Dans une étude publiée récemment dans la Revue d'épidémiologie et de santé publique, des chercheurs de l'Inserm (unité 912) montrent qu'en Provence-Alpes-Côte d'Azur (Paca), 11,6 % des plus de 70 ans prennent un traitement au long cours par anti-inflammatoires non stéroïdiens (AINS). Or ces médicaments qui ont également des effets antipyrétiques (baisse de la fièvre) et antalgiques, peuvent provoquer des hémorragies digestives, notamment après 65 ans. «Les AINS sont souvent trop prescrits pour soulager la douleur, par exemple en cas de poussées d'arthroses. Dans cette situation, mieux vaut une prescription courte de deux ou trois jours relayée ensuite avec du paracétamol», estime le Pr Jeandel. Si la prise d'un AINS est indispensable, elle doit s'accompagner de la prise d'un protecteur gastrique.
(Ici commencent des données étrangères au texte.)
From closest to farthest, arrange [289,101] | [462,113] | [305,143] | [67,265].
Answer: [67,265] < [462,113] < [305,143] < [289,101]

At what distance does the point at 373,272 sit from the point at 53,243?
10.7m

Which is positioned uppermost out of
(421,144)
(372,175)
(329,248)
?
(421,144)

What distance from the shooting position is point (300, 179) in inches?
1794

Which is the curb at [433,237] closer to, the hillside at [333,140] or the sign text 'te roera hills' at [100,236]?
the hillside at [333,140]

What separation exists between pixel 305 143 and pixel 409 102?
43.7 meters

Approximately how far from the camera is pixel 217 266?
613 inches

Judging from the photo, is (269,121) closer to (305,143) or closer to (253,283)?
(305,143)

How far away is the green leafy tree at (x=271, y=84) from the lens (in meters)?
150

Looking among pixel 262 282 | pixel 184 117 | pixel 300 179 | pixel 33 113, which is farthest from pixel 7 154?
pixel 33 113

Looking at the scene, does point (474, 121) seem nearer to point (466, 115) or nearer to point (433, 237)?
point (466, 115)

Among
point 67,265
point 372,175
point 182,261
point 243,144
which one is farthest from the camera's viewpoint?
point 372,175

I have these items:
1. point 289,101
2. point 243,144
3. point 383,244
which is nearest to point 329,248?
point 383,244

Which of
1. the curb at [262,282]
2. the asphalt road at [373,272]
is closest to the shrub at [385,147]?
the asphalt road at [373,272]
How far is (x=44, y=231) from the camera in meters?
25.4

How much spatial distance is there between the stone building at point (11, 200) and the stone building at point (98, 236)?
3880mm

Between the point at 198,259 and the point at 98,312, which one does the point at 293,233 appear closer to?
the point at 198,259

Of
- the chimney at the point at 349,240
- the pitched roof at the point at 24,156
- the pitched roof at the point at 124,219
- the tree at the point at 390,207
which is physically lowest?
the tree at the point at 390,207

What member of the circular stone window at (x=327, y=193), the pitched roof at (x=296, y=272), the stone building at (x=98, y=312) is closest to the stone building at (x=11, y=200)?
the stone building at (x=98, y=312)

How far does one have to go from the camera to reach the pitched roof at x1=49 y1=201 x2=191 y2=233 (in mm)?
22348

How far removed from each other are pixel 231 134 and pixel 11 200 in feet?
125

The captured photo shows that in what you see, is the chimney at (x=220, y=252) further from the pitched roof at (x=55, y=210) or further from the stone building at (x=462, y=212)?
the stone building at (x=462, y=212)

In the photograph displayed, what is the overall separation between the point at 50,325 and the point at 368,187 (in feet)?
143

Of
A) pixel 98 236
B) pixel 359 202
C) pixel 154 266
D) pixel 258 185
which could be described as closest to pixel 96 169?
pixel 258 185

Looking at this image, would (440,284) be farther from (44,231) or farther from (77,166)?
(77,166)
Mais cette double prescription est oubliée sur 28 % des ordonnances…


«Les AINS peuvent également se révéler redoutables lorsqu'ils sont prescrits avec un diurétique, car ils peuvent entraîner une insuffisance rénale aiguë: en deux ou trois jours le malade est déshydraté, poursuit le Pr Jeandel. C'est tout le problème chez les personnes âgées qui suivent un traitement au long cours pour diverses pathologies. Elles prennent un diurétique depuis des années. Puis quand survient une poussée d'arthrose, le médecin introduit un AINS sans vérifier la fonction rénale.» Parfois, c'est le malade qui, de lui-même, prend un anti-inflammatoire pour calmer ses douleurs…
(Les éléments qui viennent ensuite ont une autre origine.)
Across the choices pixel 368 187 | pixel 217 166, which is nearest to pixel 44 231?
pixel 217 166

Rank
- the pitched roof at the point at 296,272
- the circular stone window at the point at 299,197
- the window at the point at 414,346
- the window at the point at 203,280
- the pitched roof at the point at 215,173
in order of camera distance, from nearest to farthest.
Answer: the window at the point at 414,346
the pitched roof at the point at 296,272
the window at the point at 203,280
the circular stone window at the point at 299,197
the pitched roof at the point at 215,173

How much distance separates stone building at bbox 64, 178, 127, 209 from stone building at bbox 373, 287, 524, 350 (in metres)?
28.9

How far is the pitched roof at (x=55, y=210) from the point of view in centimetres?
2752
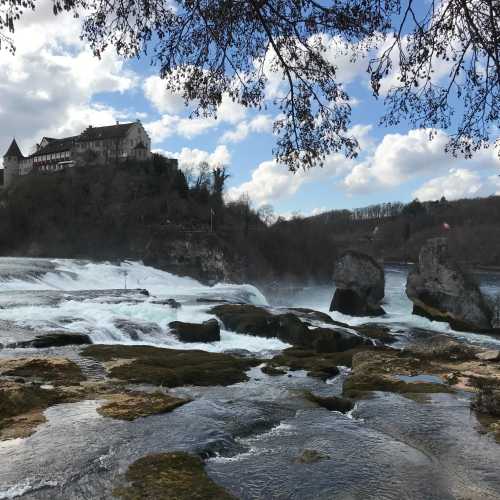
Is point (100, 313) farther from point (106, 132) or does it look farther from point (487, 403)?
point (106, 132)

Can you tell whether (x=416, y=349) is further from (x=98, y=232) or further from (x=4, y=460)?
(x=98, y=232)

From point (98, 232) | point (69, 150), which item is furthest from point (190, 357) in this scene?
point (69, 150)

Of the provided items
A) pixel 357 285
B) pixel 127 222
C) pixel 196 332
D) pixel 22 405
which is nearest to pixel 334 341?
pixel 196 332

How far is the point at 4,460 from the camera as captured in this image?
6445 millimetres

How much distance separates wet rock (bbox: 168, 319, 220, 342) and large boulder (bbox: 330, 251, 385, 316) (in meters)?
18.1

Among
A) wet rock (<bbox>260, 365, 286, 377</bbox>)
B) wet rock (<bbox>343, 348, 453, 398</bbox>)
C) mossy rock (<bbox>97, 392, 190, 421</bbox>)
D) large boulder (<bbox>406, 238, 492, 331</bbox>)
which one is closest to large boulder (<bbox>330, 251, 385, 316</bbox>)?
large boulder (<bbox>406, 238, 492, 331</bbox>)

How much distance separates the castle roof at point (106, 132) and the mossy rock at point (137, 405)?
280 ft

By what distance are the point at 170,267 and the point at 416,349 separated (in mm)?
45586

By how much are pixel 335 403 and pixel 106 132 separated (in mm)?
89904

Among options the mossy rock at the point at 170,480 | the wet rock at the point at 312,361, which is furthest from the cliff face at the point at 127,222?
the mossy rock at the point at 170,480

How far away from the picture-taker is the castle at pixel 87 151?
89375mm

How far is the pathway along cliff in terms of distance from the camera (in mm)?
6059

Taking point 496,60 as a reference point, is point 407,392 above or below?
below

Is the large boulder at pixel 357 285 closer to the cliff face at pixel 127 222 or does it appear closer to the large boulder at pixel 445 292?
the large boulder at pixel 445 292
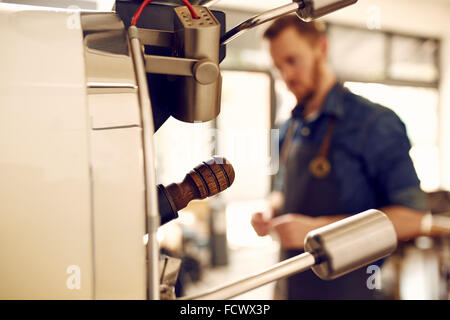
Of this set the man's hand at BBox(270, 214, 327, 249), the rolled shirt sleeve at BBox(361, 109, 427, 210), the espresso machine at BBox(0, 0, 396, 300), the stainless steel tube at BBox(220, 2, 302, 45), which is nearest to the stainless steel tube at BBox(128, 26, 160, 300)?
the espresso machine at BBox(0, 0, 396, 300)

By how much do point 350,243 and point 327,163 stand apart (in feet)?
2.61

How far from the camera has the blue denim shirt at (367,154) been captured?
1.02 m

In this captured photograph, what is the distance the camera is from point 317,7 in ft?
1.54

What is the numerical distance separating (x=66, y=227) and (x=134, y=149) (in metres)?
0.11

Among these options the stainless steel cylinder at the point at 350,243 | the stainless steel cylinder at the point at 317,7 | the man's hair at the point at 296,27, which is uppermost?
the man's hair at the point at 296,27

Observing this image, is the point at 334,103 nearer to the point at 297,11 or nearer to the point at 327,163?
the point at 327,163

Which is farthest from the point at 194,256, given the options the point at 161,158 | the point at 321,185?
the point at 321,185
«Les personnes âgées ne devraient jamais s'automédiquer sans l'accord préalable de leur médecin», prévient le Pr François Puisieux, gériatre au CHU de Lille. Ce médecin organise des ateliers autour des médicaments à destination des personnes âgées hospitalisées à la suite d'une chute. Bien souvent, les benzodiazépines en sont la cause. Utilisés comme anxiolytiques, antidépresseurs, myorelaxants, voire hypnotiques, ces médicaments font des ravages chez les seniors, particulièrement exposés en raison de modifications physiologiques liées à l'âge: les molécules s'accumulent dans leur organisme. Ce qui augmente les risques de surdosages et d'effets indésirables.
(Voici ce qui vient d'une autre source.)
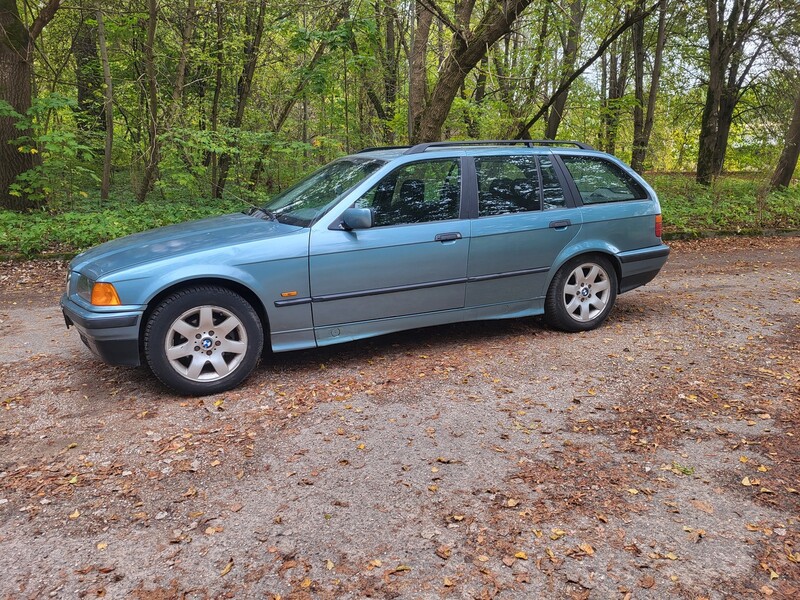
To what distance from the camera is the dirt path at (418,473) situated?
2.58 meters

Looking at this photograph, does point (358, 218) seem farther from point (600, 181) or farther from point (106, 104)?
point (106, 104)

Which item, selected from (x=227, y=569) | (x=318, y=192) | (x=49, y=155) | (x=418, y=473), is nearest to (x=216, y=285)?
(x=318, y=192)

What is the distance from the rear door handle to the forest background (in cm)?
370

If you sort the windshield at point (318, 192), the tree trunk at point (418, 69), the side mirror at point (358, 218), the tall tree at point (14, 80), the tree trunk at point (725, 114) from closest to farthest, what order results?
1. the side mirror at point (358, 218)
2. the windshield at point (318, 192)
3. the tall tree at point (14, 80)
4. the tree trunk at point (418, 69)
5. the tree trunk at point (725, 114)

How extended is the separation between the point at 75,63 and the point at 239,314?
13.2m

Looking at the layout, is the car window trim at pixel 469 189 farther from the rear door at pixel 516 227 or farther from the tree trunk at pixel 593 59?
the tree trunk at pixel 593 59

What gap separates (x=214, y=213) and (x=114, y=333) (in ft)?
23.1

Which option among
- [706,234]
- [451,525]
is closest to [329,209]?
[451,525]

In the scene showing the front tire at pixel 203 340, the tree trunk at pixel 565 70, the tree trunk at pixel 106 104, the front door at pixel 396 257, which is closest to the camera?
the front tire at pixel 203 340

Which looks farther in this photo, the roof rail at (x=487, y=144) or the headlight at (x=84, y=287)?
the roof rail at (x=487, y=144)

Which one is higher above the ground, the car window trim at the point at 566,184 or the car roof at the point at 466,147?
the car roof at the point at 466,147

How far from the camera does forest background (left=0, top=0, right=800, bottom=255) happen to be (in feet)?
32.7

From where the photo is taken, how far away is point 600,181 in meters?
6.05

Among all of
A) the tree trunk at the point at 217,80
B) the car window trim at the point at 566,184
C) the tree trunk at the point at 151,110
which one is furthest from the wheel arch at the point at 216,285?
the tree trunk at the point at 217,80
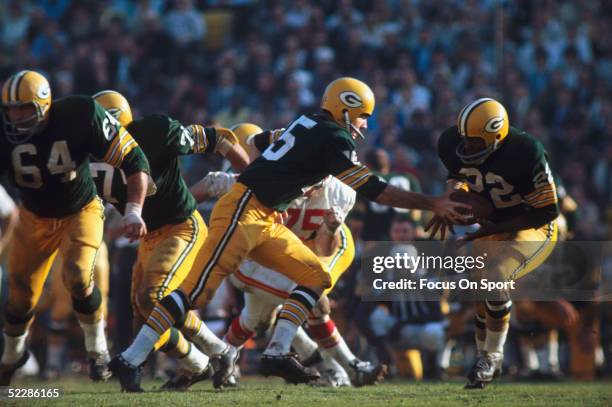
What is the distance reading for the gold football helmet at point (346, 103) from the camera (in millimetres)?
7582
Selon l'étude réalisée en région Paca, 20 % des plus de 70 ans prennent des benzodiazépines sur de longues périodes et 15 % absorbent des benzodiazépines à demi-vie longue, plus toxiques car plus lentes à s'éliminer.  La seule indication des benzodiazépines chez les sujets âgés est l'anxyolyse» ou traitement de l'anxiété, martèle le Pr Jeandel.


Un agenda du sommeil

Pour convaincre ses patients, persuadés à tort qu'ils ne pourront pas dormir sans prendre leurs cachets, ce spécialiste leur fait remplir un agenda de sommeil. «Bien souvent nous nous rendons compte que la durée du sommeil n'est pas altérée et que les benzodiazépines sont inutiles», explique-t-il.

La même démarche est appliquée à Lille. «Nous sensibilisons les personnes hospitalisées à la suite d'une chute aux risques encourus et nous leur proposons des alternatives non médicamenteuses pour dormir», souligne le Pr Puisieux. Six mois plus tard, la moitié des patients ont suivi les conseils prodigués. «Les personnes âgées n'ont pas toujours conscience des risques liés à leurs médicaments. Trop souvent, elles avalent les “comprimés rouges” sans savoir à quoi ils servent et sans connaître leurs effets indésirables. C'est pourquoi elles doivent exiger d'être informées par leur médecin», insiste-t-il.